*** Extract to read ***
If the business has already collapsed or is about to collapse, the creditor has several options – first, take back the goods that you gave to the business. The accepted legal rule is that the supplier owns the goods until all payments have been paid. Another possibility, somewhat limited, is offsetting. When there are mutual charges between two parties, and one party is insolvent – then one party may deduct from the other party the obligation that was not repaid to him.

Filing a Debt Claim

If you cannot use one of these methods to minimize the damage and you are in a situation where you are owed money, and you do not have any security or someone who will repay you, you must file a debt claim (commonly known as “proof of debt”).

In many cases, a creditor will begin legal proceedings against a party that owes him money, and at the end of the process, the creditor discovers that “there is no one to collect from,” since the business has closed or collapsed or the debtor is in insolvency proceedings. To make these legal proceedings unecessary, the law provides that a party that claims that it is owed money may submit a “debt claim” whose status is almost the same an ordinary claim at court. The debt claim is submitted to the official receiver or an appointed court appointee, and all evidence supporting the claim must be attached. The court appointee has a “quasi-judicial” status and he considers the debt claim and decides whether there is a debt and its amount, and his decision can be appealed to the court.

A debt claim must be submitted on a form that can be found on the Internet and as noted all evidentiary documents should be attached. Please note – the right to file a debt claim is limited in time and after that date, the consent of said court appointee is required to accept the debt claim that was submitted late.

Within the framework of his authority, said court appointee must prepare a list of the debtor’s assets, to sell them, and use the funds that will be received to pay (at least part of the debt) the creditors. Thus, at least, it is possible to receive some of the money due.


[1] A creditor is a party entitled to claim a sum of money from the debtor, on any grounds.


*This article is not meant to constitute legal advice for a particular client, for which consultation with a qualified attorney is required.
*** Supplied information ***
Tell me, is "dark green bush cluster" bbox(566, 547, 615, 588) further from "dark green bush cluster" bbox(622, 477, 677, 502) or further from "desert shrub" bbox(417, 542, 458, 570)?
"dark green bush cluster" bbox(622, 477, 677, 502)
***
Job 1 »
In the article on debt claims, rewrite the paragraph beginning "In many cases, a creditor will begin legal proceedings" as a short bulleted list that keeps its main facts.
Job 2 »
Summarize the article on debt claims in two sentences.
Job 3 »
According to the article on debt claims, under what conditions must a person file a debt claim? List every condition it gives.

Expected answer 1 »
- A creditor who sues a debtor may find at the end that there is no one to collect from, because the business has closed or collapsed or the debtor is in insolvency proceedings.
- To make such proceedings unnecessary, the law lets a party claiming money submit a debt claim, whose status is almost the same as an ordinary court claim.
- The debt claim goes to the official receiver or an appointed court appointee, with all supporting evidence attached.
- The court appointee has quasi-judicial status and decides whether there is a debt and what it amounts to.
- That decision can be appealed to the court.

Expected answer 2 »
When a business collapses, a creditor may take back the goods supplied or, in limited cases, offset mutual charges, and a creditor who cannot do either and has no security or anyone to repay must file a debt claim. The claim is submitted on a form with supporting evidence and within a time limit to the official receiver or a court appointee, who decides on the debt and sells the debtor's assets to pay creditors at least part of what they are owed.

Expected answer 3 »
- You cannot use one of the methods described (taking back goods or offsetting) to minimize the damage.
- You are owed money.
- You do not have any security.
- You do not have someone who will repay you.